DEAR SOMEONE ELSE’S MOM: When I turned 18 and changed over my custodial bank accounts into regular ones, my mom insisted she be on the accounts too. Now she checks my banking activity on-line and is always telling me what I should do with my money.
Can you give me one good reason to not have her name taken off my accounts? --- SON OF A SNOOP
DEAR SON OF A SNOOP: If you truly believe your mother is out for your cash, you need to get her name off the accounts immediately. On the other hand, if you trust your mom, I can think of at least three good reasons to keep her onboard for a while.
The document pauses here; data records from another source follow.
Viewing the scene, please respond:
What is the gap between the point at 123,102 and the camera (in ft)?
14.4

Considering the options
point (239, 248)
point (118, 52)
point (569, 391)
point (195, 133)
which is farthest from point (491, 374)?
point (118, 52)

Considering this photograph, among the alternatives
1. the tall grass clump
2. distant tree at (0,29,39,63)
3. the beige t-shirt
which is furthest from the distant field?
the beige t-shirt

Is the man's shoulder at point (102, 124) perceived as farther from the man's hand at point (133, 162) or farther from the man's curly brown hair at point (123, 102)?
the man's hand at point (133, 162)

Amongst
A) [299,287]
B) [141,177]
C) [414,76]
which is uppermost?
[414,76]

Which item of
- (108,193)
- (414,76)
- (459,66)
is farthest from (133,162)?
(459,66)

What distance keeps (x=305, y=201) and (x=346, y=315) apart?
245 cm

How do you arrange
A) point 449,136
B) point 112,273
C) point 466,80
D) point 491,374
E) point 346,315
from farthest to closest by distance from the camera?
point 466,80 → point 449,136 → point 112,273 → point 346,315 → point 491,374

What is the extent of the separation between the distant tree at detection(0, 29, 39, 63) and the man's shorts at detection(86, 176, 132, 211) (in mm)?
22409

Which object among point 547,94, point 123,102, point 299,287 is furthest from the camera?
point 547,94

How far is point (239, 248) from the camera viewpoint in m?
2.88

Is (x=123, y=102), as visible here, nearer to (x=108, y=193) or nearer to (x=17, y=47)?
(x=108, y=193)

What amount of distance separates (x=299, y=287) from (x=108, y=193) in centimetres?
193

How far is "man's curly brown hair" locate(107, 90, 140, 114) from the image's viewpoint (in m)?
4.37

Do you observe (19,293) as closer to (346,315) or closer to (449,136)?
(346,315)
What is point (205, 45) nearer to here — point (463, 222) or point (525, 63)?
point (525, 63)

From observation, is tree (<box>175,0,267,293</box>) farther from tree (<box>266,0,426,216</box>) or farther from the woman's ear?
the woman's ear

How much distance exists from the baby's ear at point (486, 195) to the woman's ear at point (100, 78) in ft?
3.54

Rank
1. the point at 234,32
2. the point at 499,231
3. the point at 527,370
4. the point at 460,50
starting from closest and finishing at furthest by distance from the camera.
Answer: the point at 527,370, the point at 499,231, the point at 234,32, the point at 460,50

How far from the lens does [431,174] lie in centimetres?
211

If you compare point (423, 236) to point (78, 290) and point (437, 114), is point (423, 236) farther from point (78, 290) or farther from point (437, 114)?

Look at it as a precaution similar to leaving a key to your house with a reliable neighbor or trusted friend before going out-of-town. Such joint accounts can be a temporary peace of mind measure that’s especially useful for college students, young single military service members, or others who find themselves far from home for extended periods of time.
Parent/young adult child joint accounts have been referred to as money management with “training wheels.” Having a more experienced set of eyes on your accounts may come with the modest cost of having to listen to a parental lecture on what Mom considers less than sound spending habits, but that’s a small price to pay for a potentially invaluable safety net.
Many banks offer benefits like higher interest or fewer fees for bundled accounts. Hitching your accounts to your parents’ for a bit might help everyone save, or even make, a little extra cash.